• [TEXT SECTION]:
EX-99.3 4 c79054_ex99-3.htm

Exhibit 99.3

 

AMENDMENT NO. 1 TO

FIRST AMENDED AND RESTATED
AGREEMENT OF LIMITED PARTNERSHIP

OF

GASLOG PARTNERS LP

This Amendment No. 1 (this “Amendment No. 1”) to the First Amended and Restated Agreement of Limited Partnership of GasLog Partners LP (the “Partnership”), dated as of May 12, 2014 (the “Partnership Agreement”), is hereby adopted effective as of October 30, 2014, by the Board of Directors of the Partnership and GasLog Partners GP LLC, a Marshall Islands limited liability company, as the General Partner (the “General Partner”). Capitalized terms used but not defined herein have the meaning given such terms in the Partnership Agreement.

WHEREAS, Section 13.1(d)(i) of the Partnership Agreement provides that the Partnership’s Board of Directors (the “Board”), without the approval of any Limited Partner, may amend any provision of the Partnership Agreement to reflect a change that the Board determines does not adversely affect the rights of the Limited Partners (including any particular class of Partnership Interests as compared to other classes of Partnership Interests) in any material respect; and

WHEREAS, acting pursuant to the power granted to it under Section 13.1(d)(i) of the Partnership Agreement, the General Partner has determined that the following amendment to the Partnership Agreement does not adversely affect the rights of the Limited Partners in any material respect.

NOW THEREFORE, the Board and the General Partner do hereby amend the Partnership Agreement as follows.

Section 1. Amendments. Section 7.2 is hereby amended and restated as follows:

“Section 7.2. Election and Appointment; Term; Manner of Acting. (a) The Board of Directors shall consist of the following seven individuals, all of whom shall be Appointed Directors and serve until the 2015 Annual Meeting: Peter Livanos, Robert B. Allardice III, Curtis Anastasio, Daniel Bradshaw, David P. Conner, Pamela Gibson and Donald J. Kintzer. Subject to Section 7.2(d), following the 2015 Annual Meeting, the Board of Directors shall consist of seven individuals, four of whom shall be Appointed Directors and three of whom shall be Elected Directors. The Elected Directors shall be divided into three classes: Class I, comprising one Elected Director, Class II, comprising one Elected Director and Class III, comprising one Elected Director; provided that following the addition of one additional Elected Director resulting from a Surrender Election pursuant to Section 7.2(d), Class III shall comprise two Elected Directors. Any vacancy among the Appointed Directors shall be filled as if an Appointed Director had resigned, in accordance with Section 7.6. The successors of the initial members of the Board of Directors shall be appointed or elected, as the case may be, as follows:


 

(i)                 The Appointed Directors shall be appointed by the General Partner, and each Appointed Director shall hold office until his successor is duly appointed by the General Partner and qualified or until his earlier death, resignation or removal; and

(ii)               The Class I Elected Director shall be elected at the 2015 Annual Meeting for a one-year term expiring on the date of the first succeeding Annual Meeting, the Class II Elected Director shall be elected at the 2015 Annual Meeting for a two-year term expiring on the second succeeding Annual Meeting and the Class III Elected Director (or, if a Surrender Election has been made, the Class III Elected Directors) shall be elected at the 2015 Annual Meeting for a three-year term expiring on the third succeeding Annual Meeting, in each case by a plurality of the votes of the Outstanding Common Units present in person or represented by proxy at the Annual Meeting with each Outstanding Common Unit having one vote.

• [DATA EXTRACT]:

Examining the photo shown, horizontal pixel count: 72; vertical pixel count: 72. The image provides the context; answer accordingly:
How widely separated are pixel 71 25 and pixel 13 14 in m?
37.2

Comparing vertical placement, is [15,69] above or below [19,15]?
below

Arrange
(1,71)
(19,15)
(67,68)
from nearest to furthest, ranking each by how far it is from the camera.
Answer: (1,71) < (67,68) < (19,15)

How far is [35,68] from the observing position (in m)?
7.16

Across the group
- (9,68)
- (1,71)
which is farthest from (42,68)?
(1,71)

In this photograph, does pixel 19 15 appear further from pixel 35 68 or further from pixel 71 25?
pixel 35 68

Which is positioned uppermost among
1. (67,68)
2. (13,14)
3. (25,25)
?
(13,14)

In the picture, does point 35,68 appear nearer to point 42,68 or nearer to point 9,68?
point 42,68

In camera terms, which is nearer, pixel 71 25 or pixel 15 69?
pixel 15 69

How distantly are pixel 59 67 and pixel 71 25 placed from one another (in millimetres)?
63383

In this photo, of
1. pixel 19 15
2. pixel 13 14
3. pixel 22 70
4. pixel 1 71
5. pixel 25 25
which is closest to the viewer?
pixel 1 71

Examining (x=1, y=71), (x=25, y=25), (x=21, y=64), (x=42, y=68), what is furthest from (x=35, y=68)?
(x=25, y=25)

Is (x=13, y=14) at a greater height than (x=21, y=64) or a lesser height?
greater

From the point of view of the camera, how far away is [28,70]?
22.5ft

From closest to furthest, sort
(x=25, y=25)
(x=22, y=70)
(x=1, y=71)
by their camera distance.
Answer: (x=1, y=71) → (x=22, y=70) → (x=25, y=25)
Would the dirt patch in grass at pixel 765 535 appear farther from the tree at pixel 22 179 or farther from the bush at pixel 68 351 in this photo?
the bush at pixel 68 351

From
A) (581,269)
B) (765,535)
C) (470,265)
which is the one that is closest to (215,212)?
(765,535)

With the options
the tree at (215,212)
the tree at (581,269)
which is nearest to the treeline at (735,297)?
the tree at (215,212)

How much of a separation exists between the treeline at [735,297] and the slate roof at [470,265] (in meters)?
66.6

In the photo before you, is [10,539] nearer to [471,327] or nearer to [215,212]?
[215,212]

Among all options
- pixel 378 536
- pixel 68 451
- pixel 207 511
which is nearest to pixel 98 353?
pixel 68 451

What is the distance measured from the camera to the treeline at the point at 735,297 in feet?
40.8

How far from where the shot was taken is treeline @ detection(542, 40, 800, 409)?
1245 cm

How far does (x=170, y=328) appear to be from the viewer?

• [WHAT TO PRODUCE]: Continue the GasLog Partners partnership agreement amendment from the end of clause (ii) on Class I, II and III Elected Directors.

• [REPLY]:
(b)               Except as provided in paragraph (a)(ii) above with respect to the Elected Directors elected at the 2015 Annual Meeting or as provided in paragraphs (d) through (g) below, each member of the Board of Directors appointed or elected, as the case may be, at an Annual Meeting shall hold office until the third succeeding Annual Meeting and until his successor is duly elected or appointed, as the case may be, and qualified, or until his earlier death, resignation or removal.

(c)                Each member of the Board of Directors shall have one vote. The vote of the majority of the members of the Board of Directors present at a meeting at which a quorum is present shall be the act of the Board of Directors. A majority of the number of members of the Board of Directors then in office shall constitute a quorum for the transaction of business at any meeting of the Board of Directors, but if less than a quorum is present at a meeting, a majority of the members of the Board of Directors present at such meeting may adjourn the meeting from time to time, without notice other than announcement at the meeting, until a quorum shall be present.

(d)               The General Partner shall have the right, exercisable in its sole discretion at any time, to elect in writing to surrender its right to appoint one Appointed Director (such election, a “Surrender Election”). If the Surrender Election is made, then in accordance with and at the times specified in Sections 7.2(e) and (f) below, (i) the number of Appointed Directors shall decrease from four to three and (ii) the number of Elected Directors shall increase from three to four. The Partnership shall inform the Limited Partners of the date on which the Surrender Election is made within 30 days following the Surrender Election.

(e)                If a Surrender Election is made, then, unless Section 7.2(f) applies, the additional Elected Director resulting from the Surrender Election shall be elected at the Annual Meeting next following the Surrender Election. Such Elected Director shall be a Class III Elected Director and shall hold office until the Annual Meeting at which the Class III Elected Director seat would expire.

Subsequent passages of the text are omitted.